As life returns to normal after Sandy, the problem will get worse as more drivers return to the road.

"Initially after the storm, it wasn't that much of a problem because people were staying home," Cameron said. "But now they want to come out of their homes. They may need food. They may need water. They may need gas."

LIPA spokeswoman Elizabeth Flagler said both counties have given the utility a list of priority intersections to fix. Complicating the situation, some signals can't be fixed without a substation or transmission line being repaired.

A spokesman for Nassau County Executive Edward Mangano said county police officers are helping with traffic flow, but the spokesman did not specify where they were posted.

Wednesday afternoon at the Roosevelt Field mall's Old Country Road entrance in Carle Place, there were no officers to control the onslaught of shoppers and other drivers trying to deal with the lack of traffic lights, and uniformed mall security guards took over.

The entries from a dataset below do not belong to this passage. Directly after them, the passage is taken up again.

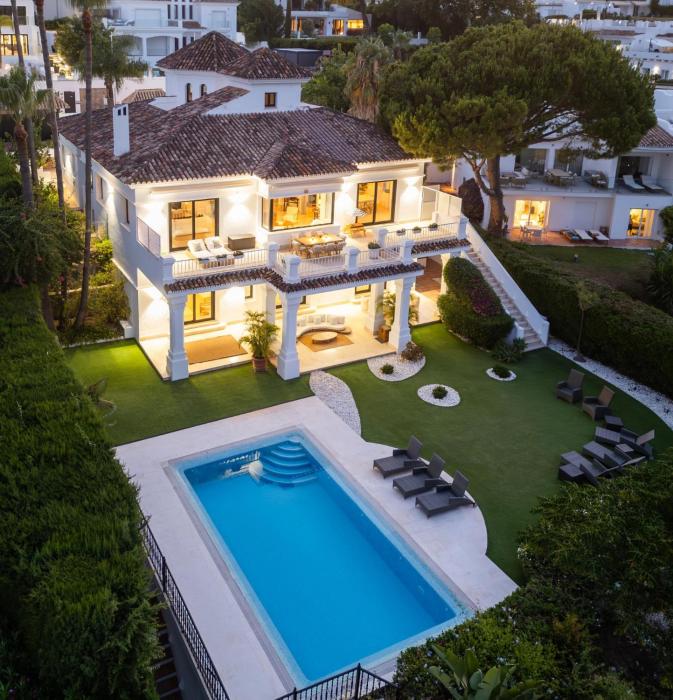 Newly Renovated Frontline Golf 7 BDRM Luxury Villa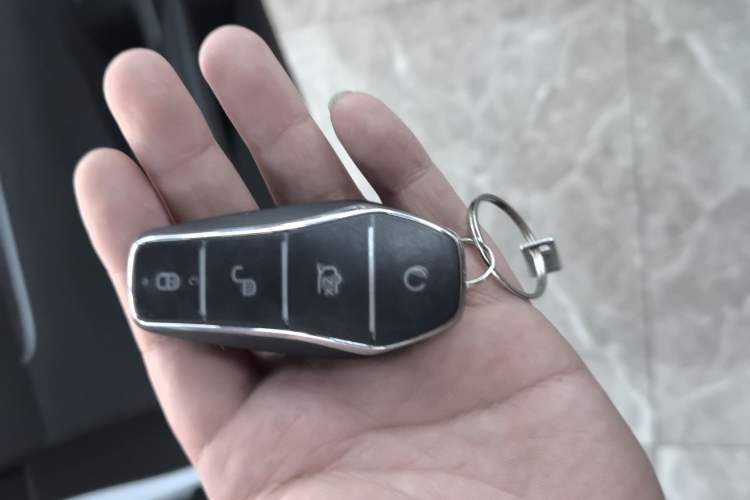 Used BYD Seal 06 New Energy 2025 DM-i Smart Drive 80KM Luxury Model Vehicle Key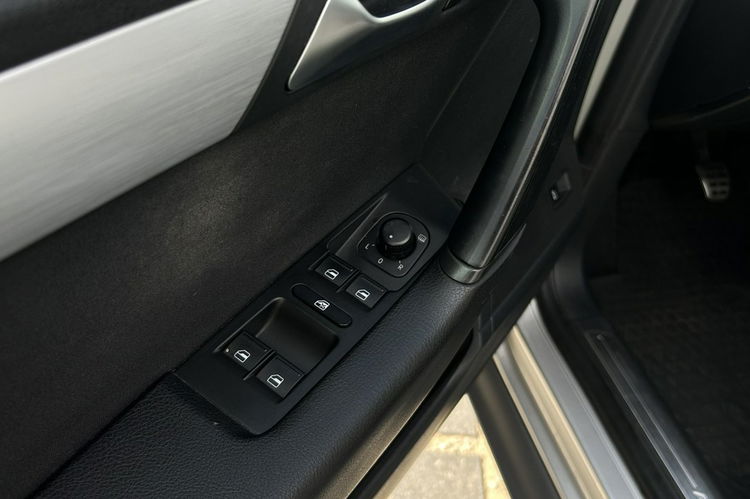 Volkswagen Passat Alltrack 2.0 TDI 140KM 4x4 Bixenon+Ledy czujniki przód i tył zdjęcie 12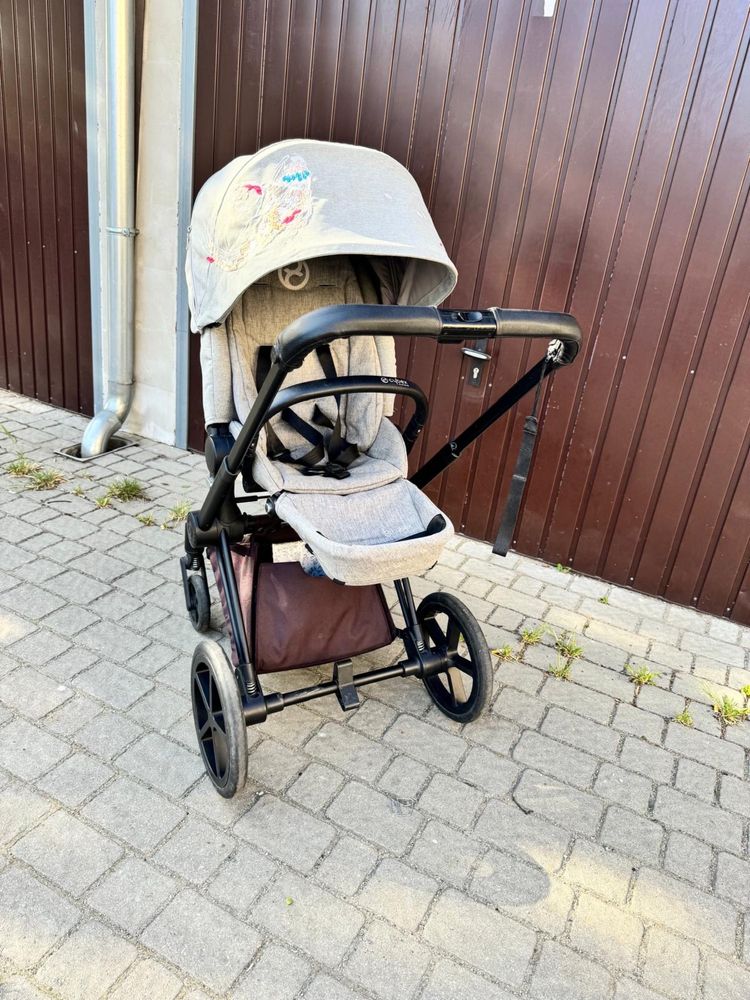 Wuzek spacerowy cybex Priam platinum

Suffolk police have begun to temporarily alter traffic patterns for safety. For example, traffic cones at multilane intersections block drivers from making left turns across several traffic lanes, a turn that puts the driver at risk of being hit from two directions.

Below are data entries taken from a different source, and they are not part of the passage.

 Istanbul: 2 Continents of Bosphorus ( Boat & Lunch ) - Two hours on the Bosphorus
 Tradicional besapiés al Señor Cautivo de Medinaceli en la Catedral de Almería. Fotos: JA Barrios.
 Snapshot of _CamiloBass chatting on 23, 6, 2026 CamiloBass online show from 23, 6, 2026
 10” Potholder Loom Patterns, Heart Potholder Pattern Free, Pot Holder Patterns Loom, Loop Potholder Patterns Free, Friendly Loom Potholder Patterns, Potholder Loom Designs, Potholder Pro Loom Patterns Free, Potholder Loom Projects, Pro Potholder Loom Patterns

But many roadways have no street lighting, so Cameron urged motorists to not drive, especially at night.

"It becomes a very, very dangerous issue after dark because the roads are totally unlighted," he said. "It's pitch black."

It was at one such pitch-black intersection, at routes 347 and 112 in Port Jefferson Station, that a Suffolk police car broadsided a vehicle early Tuesday carrying Stony Brook University students, killing one of the passengers and badly injuring three others.

The student, Vishwaja Muppa, 21, of Edison, N.J., was declared dead at the scene.